> **Description of the task**: Reproduce the entries below word for word, omitting the pictures.
[START]
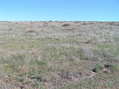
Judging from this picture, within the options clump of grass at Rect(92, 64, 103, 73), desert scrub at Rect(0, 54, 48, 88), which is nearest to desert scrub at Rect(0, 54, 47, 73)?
desert scrub at Rect(0, 54, 48, 88)

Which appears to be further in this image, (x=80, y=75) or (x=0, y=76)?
(x=80, y=75)

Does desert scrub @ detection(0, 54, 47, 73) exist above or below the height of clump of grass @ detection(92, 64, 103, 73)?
above

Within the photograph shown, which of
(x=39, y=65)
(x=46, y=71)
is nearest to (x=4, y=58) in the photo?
(x=39, y=65)

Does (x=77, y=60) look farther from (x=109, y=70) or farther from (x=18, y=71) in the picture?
(x=18, y=71)

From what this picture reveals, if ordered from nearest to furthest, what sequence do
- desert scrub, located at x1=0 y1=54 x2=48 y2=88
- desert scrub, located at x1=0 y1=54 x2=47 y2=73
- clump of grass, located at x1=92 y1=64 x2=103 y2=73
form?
1. desert scrub, located at x1=0 y1=54 x2=48 y2=88
2. desert scrub, located at x1=0 y1=54 x2=47 y2=73
3. clump of grass, located at x1=92 y1=64 x2=103 y2=73

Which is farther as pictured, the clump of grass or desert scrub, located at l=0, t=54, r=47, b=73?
the clump of grass

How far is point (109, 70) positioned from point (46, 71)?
311 cm

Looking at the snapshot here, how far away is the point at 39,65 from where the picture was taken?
34.6 feet

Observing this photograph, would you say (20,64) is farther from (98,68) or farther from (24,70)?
(98,68)

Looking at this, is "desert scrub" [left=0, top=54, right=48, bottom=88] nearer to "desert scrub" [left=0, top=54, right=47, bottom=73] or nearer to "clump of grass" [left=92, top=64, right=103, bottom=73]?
"desert scrub" [left=0, top=54, right=47, bottom=73]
[END]
> **Final answer**:
Judging from this picture, within the options clump of grass at Rect(92, 64, 103, 73), desert scrub at Rect(0, 54, 48, 88), which is nearest to desert scrub at Rect(0, 54, 47, 73)?
desert scrub at Rect(0, 54, 48, 88)

Which appears to be further in this image, (x=80, y=75) or (x=0, y=76)?
(x=80, y=75)

Does desert scrub @ detection(0, 54, 47, 73) exist above or below the height of clump of grass @ detection(92, 64, 103, 73)?
above

Within the photograph shown, which of
(x=39, y=65)
(x=46, y=71)
is nearest to (x=4, y=58) in the photo?
(x=39, y=65)

Does (x=77, y=60) look farther from (x=109, y=70) or farther from (x=18, y=71) in the picture?
(x=18, y=71)

From what this picture reveals, if ordered from nearest to furthest, what sequence do
- desert scrub, located at x1=0 y1=54 x2=48 y2=88
- desert scrub, located at x1=0 y1=54 x2=47 y2=73
- clump of grass, located at x1=92 y1=64 x2=103 y2=73
form?
1. desert scrub, located at x1=0 y1=54 x2=48 y2=88
2. desert scrub, located at x1=0 y1=54 x2=47 y2=73
3. clump of grass, located at x1=92 y1=64 x2=103 y2=73

Which is farther as pictured, the clump of grass or desert scrub, located at l=0, t=54, r=47, b=73?
the clump of grass

How far is point (109, 70) positioned from point (46, 71)?
311 cm

Looking at the snapshot here, how far away is the point at 39,65 from where the picture was taken?
34.6 feet

Observing this photograph, would you say (20,64) is farther from (98,68) or farther from (24,70)?
(98,68)

Looking at this, is "desert scrub" [left=0, top=54, right=48, bottom=88] nearer to "desert scrub" [left=0, top=54, right=47, bottom=73] or nearer to "clump of grass" [left=92, top=64, right=103, bottom=73]?
"desert scrub" [left=0, top=54, right=47, bottom=73]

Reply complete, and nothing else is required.